Emera holds a variable interest in NSPML, a VIE for which it was determined that Emera is not the primary beneficiary since it does not have controlling financial interest of NSPML. When the critical milestones were achieved, Nalcor was deemed the primary beneficiary of the asset for financial reporting purposes as it has authority over the majority of the direct activities expected to most significantly impact the economic performance of the Maritime Link. Thus, Emera began recording the Maritime Link as an equity investment.

BLPC established a SIF, primarily for the purpose of building a fund to cover risk against damage and consequential loss to certain generating, transmission and distribution systems. ECI holds a variable interest in the SIF for which it was determined that ECI was the primary beneficiary and, accordingly, the SIF must be consolidated by ECI. In its determination that ECI controls the SIF, management considered that, in substance, activities of the SIF are being conducted on behalf of ECI’s subsidiary BLPC and BLPC, alone, obtains the benefits from the SIF’s operations. Additionally, because ECI, through BLPC, has rights to all the benefits of the SIF, it is also exposed to the risks related to the activities of the SIF. Any withdrawal of SIF fund assets by the Company would be subject to existing regulations. Emera’s consolidated VIE in the SIF is recorded as an “Other long-term assets”, “Restricted cash” and “Regulatory liabilities” on the Condensed Consolidated Balance Sheets. Amounts included in restricted cash represent the cash portion of funds required to be set aside for the BLPC SIF.
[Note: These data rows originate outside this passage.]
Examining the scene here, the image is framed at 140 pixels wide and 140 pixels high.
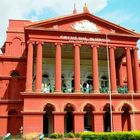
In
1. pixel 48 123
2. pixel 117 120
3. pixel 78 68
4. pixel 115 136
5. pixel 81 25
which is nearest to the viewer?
pixel 115 136

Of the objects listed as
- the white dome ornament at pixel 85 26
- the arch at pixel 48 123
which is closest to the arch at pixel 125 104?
the arch at pixel 48 123

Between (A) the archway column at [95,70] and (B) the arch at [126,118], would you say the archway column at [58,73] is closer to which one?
(A) the archway column at [95,70]

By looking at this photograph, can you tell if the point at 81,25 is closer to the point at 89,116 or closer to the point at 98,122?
the point at 89,116

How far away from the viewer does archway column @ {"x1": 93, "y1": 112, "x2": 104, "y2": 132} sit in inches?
1390

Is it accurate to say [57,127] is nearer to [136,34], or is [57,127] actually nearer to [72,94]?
[72,94]

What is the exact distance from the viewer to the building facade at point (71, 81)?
34.9 meters

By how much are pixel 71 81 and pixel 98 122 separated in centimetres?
932

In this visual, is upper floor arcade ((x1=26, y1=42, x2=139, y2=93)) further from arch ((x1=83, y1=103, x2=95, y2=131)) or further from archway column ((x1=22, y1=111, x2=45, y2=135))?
archway column ((x1=22, y1=111, x2=45, y2=135))

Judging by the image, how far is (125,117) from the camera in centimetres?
3862

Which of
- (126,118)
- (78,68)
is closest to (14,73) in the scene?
(78,68)

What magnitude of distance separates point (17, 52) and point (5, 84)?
6959 millimetres

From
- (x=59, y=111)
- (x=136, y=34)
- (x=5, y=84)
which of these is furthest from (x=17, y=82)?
(x=136, y=34)

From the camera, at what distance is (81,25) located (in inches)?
1522

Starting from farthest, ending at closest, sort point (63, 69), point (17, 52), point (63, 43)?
1. point (17, 52)
2. point (63, 69)
3. point (63, 43)
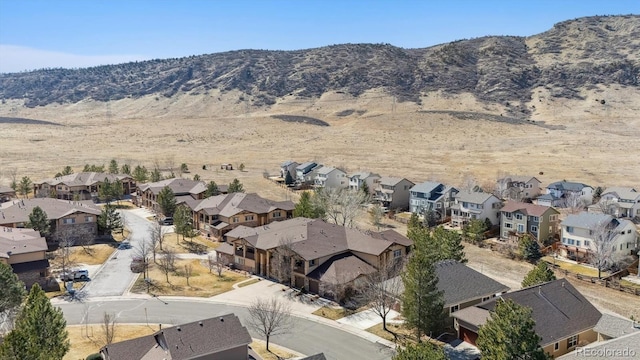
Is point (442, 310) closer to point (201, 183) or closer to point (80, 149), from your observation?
point (201, 183)

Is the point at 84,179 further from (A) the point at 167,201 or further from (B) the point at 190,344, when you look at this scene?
(B) the point at 190,344

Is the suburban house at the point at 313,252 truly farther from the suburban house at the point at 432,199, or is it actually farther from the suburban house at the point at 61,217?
the suburban house at the point at 432,199

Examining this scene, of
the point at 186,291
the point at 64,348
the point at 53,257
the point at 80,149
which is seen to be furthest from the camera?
the point at 80,149

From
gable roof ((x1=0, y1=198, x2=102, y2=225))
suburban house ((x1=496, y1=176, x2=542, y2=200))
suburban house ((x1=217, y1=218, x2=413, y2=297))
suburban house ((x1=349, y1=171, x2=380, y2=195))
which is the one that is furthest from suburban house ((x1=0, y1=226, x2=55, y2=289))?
suburban house ((x1=496, y1=176, x2=542, y2=200))

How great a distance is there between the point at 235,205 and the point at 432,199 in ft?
102

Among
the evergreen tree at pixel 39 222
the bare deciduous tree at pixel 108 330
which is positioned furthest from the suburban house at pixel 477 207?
the evergreen tree at pixel 39 222

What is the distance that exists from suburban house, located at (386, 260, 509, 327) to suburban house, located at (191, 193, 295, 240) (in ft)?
102

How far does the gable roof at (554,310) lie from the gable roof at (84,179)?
251ft

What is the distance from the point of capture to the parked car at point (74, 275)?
52.9 meters

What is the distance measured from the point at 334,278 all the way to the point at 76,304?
23670 millimetres

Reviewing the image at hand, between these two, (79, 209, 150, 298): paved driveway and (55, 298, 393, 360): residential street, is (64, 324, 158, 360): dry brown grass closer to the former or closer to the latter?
(55, 298, 393, 360): residential street

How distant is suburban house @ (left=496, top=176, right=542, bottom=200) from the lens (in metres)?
87.6

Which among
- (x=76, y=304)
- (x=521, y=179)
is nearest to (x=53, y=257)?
(x=76, y=304)

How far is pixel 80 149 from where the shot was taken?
501 ft
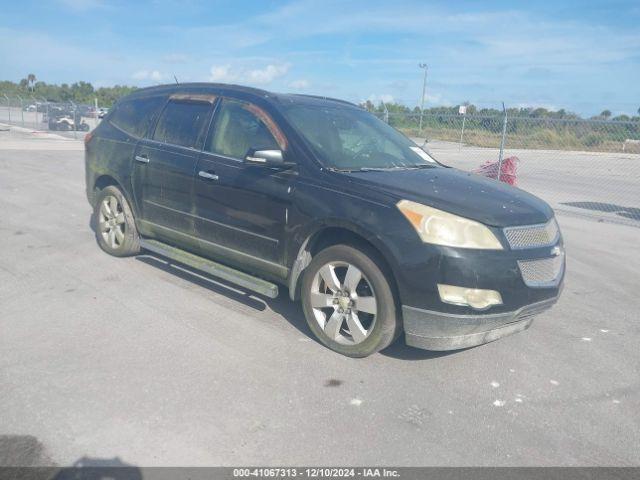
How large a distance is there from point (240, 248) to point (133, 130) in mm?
2155

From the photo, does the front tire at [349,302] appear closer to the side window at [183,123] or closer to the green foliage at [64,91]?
the side window at [183,123]

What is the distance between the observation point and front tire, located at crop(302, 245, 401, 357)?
378cm

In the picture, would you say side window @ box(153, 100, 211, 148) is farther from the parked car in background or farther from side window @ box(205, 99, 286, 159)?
the parked car in background

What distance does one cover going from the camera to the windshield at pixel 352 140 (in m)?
4.46

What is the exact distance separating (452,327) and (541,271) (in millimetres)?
790

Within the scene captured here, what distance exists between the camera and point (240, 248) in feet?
15.3

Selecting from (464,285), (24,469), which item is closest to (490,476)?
(464,285)

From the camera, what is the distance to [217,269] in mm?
4824

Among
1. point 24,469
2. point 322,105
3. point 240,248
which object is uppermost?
point 322,105

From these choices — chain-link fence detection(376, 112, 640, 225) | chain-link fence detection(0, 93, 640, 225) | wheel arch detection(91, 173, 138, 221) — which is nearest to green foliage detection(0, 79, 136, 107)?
chain-link fence detection(0, 93, 640, 225)

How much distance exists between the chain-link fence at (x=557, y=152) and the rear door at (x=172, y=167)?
736cm

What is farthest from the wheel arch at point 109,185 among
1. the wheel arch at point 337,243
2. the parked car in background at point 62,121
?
the parked car in background at point 62,121

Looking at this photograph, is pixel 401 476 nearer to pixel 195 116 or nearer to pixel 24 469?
pixel 24 469

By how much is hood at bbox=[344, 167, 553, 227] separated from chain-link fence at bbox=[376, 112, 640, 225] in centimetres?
695
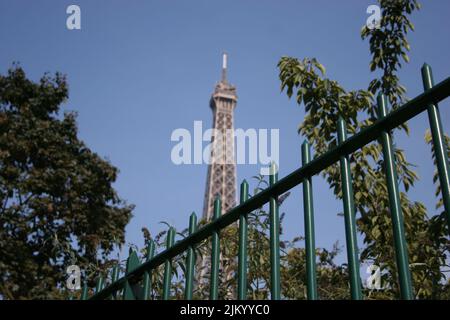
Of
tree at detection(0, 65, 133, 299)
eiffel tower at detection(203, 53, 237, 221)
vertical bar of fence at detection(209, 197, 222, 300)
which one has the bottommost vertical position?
vertical bar of fence at detection(209, 197, 222, 300)

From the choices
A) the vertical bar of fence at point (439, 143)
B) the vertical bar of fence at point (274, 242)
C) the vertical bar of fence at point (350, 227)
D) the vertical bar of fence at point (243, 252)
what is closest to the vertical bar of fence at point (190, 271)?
the vertical bar of fence at point (243, 252)

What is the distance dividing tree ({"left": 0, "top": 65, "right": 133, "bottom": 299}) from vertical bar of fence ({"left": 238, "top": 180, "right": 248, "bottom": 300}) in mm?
10438

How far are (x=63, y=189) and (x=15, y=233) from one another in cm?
162

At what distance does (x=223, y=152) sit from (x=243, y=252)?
44970 millimetres

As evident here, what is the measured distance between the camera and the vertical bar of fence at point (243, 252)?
2.21 metres

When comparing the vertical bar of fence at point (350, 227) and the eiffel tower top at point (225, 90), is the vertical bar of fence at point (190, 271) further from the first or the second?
the eiffel tower top at point (225, 90)

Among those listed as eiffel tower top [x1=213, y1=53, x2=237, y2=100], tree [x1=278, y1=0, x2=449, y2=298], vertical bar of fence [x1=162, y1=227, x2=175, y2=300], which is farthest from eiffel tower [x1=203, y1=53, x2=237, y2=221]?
vertical bar of fence [x1=162, y1=227, x2=175, y2=300]

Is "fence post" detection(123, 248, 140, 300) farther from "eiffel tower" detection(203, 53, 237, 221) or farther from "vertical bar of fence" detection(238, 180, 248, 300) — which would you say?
"eiffel tower" detection(203, 53, 237, 221)

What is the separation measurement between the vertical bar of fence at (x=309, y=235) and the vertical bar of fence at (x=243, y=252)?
1.13ft

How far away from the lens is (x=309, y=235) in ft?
6.51

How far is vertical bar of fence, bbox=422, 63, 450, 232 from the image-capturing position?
158 cm

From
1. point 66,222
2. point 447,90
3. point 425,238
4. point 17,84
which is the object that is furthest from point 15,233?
point 447,90

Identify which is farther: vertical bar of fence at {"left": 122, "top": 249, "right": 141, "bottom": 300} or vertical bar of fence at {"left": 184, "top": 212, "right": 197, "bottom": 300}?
vertical bar of fence at {"left": 122, "top": 249, "right": 141, "bottom": 300}
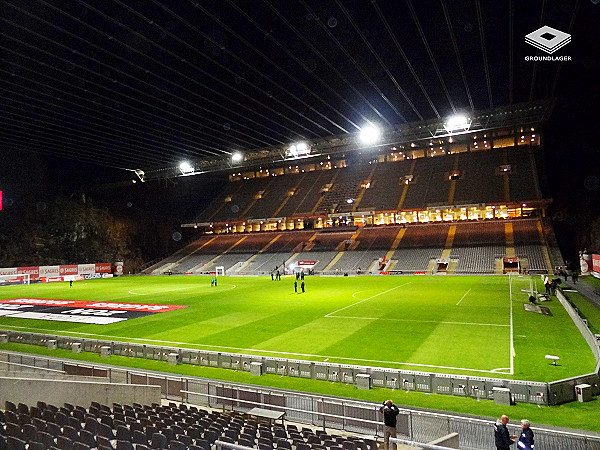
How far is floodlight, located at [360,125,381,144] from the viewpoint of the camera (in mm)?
45000

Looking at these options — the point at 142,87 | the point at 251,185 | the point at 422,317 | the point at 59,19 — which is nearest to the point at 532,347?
the point at 422,317

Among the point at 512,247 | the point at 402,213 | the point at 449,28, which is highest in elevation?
the point at 449,28

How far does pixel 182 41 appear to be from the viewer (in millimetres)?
23125

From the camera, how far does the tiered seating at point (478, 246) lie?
46906 millimetres

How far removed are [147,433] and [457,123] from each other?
4048cm

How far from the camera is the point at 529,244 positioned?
4816 centimetres

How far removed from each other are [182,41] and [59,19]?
598cm

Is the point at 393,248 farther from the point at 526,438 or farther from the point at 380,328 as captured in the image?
the point at 526,438

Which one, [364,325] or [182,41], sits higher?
[182,41]

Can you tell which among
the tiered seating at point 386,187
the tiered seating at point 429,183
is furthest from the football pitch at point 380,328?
the tiered seating at point 386,187

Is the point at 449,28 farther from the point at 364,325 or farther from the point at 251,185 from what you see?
the point at 251,185

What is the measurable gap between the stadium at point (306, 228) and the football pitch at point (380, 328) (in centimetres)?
19

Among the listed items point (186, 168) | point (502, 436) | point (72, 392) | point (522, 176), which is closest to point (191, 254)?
point (186, 168)

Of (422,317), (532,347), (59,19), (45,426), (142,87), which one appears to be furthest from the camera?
(142,87)
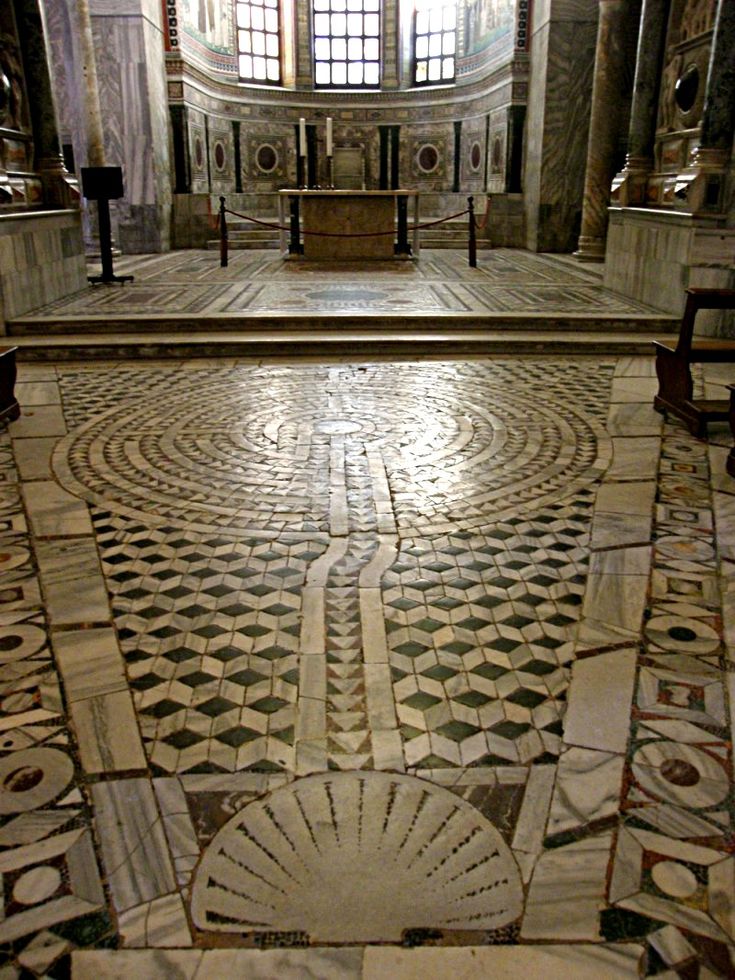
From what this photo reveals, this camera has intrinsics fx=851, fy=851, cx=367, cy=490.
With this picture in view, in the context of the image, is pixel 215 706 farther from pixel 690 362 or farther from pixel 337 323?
pixel 337 323

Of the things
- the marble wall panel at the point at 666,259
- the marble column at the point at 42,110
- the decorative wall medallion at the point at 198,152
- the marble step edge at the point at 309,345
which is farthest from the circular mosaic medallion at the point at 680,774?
the decorative wall medallion at the point at 198,152

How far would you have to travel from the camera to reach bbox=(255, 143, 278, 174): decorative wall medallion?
18641mm

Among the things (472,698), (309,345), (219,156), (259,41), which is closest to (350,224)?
(309,345)

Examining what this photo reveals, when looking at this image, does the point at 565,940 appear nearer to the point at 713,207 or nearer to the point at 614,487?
the point at 614,487

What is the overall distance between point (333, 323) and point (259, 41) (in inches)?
551

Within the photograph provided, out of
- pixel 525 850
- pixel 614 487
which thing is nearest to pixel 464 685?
pixel 525 850

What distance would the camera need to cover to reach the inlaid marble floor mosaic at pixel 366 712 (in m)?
1.67

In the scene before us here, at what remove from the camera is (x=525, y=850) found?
6.07ft

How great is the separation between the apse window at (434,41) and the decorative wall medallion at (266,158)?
3627 mm

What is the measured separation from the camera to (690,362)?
5.10 metres

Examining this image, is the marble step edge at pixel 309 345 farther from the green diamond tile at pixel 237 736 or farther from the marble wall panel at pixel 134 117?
the marble wall panel at pixel 134 117

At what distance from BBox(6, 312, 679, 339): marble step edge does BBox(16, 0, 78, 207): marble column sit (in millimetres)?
2236

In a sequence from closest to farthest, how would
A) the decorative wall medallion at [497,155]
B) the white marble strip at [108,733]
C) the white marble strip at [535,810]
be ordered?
1. the white marble strip at [535,810]
2. the white marble strip at [108,733]
3. the decorative wall medallion at [497,155]

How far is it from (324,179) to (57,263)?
1000cm
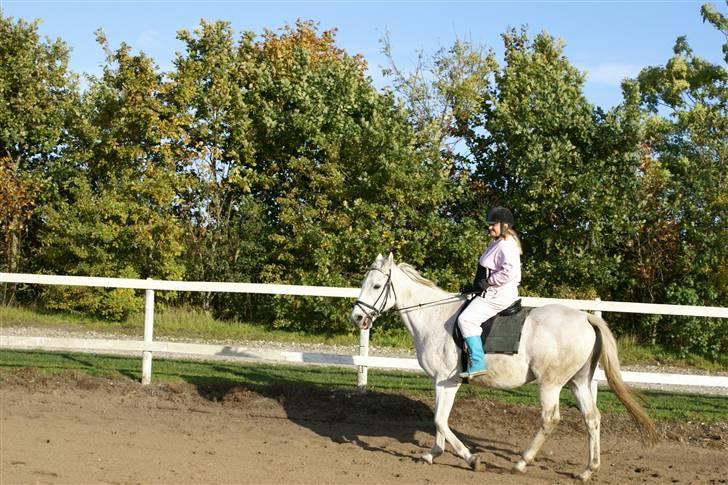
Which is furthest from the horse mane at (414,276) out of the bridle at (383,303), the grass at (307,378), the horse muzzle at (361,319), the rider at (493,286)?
the grass at (307,378)

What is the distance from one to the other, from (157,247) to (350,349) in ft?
19.4

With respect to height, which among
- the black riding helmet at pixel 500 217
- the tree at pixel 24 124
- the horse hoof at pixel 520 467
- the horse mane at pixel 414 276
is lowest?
the horse hoof at pixel 520 467

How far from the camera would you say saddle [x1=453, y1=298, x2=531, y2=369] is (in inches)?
327

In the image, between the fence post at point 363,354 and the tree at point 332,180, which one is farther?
the tree at point 332,180

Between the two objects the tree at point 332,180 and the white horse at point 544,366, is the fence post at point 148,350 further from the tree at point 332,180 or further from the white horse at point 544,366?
the tree at point 332,180

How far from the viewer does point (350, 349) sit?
58.5 feet

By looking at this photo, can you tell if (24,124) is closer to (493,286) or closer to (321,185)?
(321,185)

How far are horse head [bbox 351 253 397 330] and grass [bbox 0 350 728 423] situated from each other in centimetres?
267

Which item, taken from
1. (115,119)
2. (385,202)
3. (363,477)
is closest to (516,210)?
(385,202)

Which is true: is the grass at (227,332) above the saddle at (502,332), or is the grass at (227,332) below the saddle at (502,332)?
below

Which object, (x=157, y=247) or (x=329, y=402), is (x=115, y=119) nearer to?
(x=157, y=247)

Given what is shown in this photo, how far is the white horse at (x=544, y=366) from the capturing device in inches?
325

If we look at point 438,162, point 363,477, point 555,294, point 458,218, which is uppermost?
point 438,162

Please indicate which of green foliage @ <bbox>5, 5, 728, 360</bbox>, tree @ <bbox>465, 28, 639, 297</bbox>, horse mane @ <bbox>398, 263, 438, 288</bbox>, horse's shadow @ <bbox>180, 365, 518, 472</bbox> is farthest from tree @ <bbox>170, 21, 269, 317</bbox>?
horse mane @ <bbox>398, 263, 438, 288</bbox>
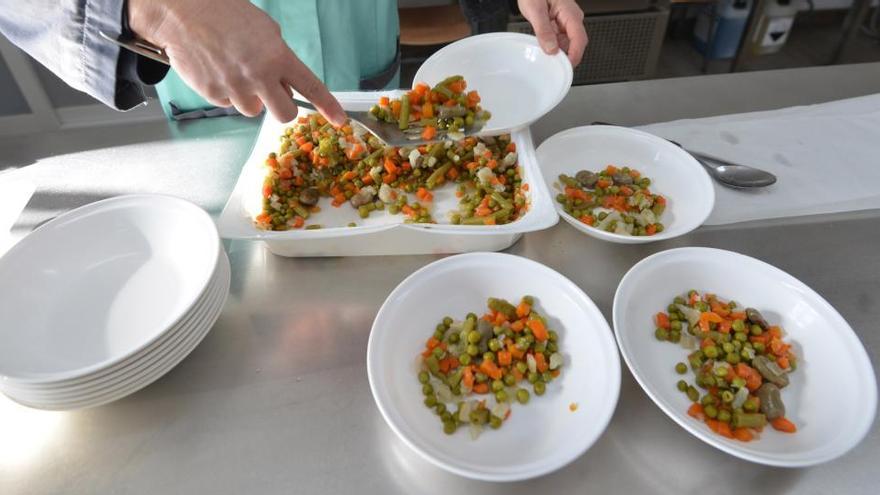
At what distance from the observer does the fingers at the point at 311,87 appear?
3.34 feet

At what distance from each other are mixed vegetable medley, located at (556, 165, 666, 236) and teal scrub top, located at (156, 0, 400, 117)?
33.4 inches

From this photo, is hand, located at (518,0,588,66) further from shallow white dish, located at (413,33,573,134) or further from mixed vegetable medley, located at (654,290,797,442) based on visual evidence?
mixed vegetable medley, located at (654,290,797,442)

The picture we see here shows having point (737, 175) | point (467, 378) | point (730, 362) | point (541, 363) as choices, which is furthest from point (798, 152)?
point (467, 378)

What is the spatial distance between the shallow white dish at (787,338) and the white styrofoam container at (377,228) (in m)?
0.26

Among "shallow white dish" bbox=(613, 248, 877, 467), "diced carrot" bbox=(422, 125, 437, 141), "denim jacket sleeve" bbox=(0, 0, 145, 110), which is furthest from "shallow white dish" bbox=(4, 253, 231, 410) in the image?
"shallow white dish" bbox=(613, 248, 877, 467)

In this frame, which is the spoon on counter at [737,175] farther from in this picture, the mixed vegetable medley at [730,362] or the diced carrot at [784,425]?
the diced carrot at [784,425]

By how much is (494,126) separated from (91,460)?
1.13 m

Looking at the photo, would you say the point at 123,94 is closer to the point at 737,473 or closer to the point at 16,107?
the point at 737,473

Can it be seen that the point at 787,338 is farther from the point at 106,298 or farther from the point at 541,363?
the point at 106,298

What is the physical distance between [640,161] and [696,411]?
30.1 inches

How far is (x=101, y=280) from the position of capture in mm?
1088

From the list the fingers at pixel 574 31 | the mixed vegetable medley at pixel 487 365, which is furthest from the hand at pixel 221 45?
the fingers at pixel 574 31

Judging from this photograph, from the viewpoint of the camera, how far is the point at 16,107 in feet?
9.78

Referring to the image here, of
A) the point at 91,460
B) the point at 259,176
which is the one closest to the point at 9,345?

The Company has identified certain long-term purchase power agreements that meet the definition of variable interests as the Company has to purchase all or a majority of the electricity generation at a fixed price. However, it was determined that the Company was not the primary beneficiary since it lacked the power to direct the activities of the entity, including the ability to operate the generating facilities and make management decisions.


The following table provides information about Emera’s portion of material unconsolidated VIEs:

 

As at    March 31, 2024      December 31, 2023  
            Maximum             Maximum  
millions of dollars    Total
assets
     exposure
to loss
     Total
assets
     exposure
to loss
 

Unconsolidated VIEs in which Emera has variable interests

           

NSPML (equity accounted)

   $   483      $   6      $   489      $   6  

 

22.

SUBSEQUENT EVENTS

These unaudited condensed consolidated interim financial statements and notes reflect the Company’s evaluation of events occurring subsequent to the balance sheet date through May 13, 2024, the date the unaudited condensed consolidated interim financial statements we re issued.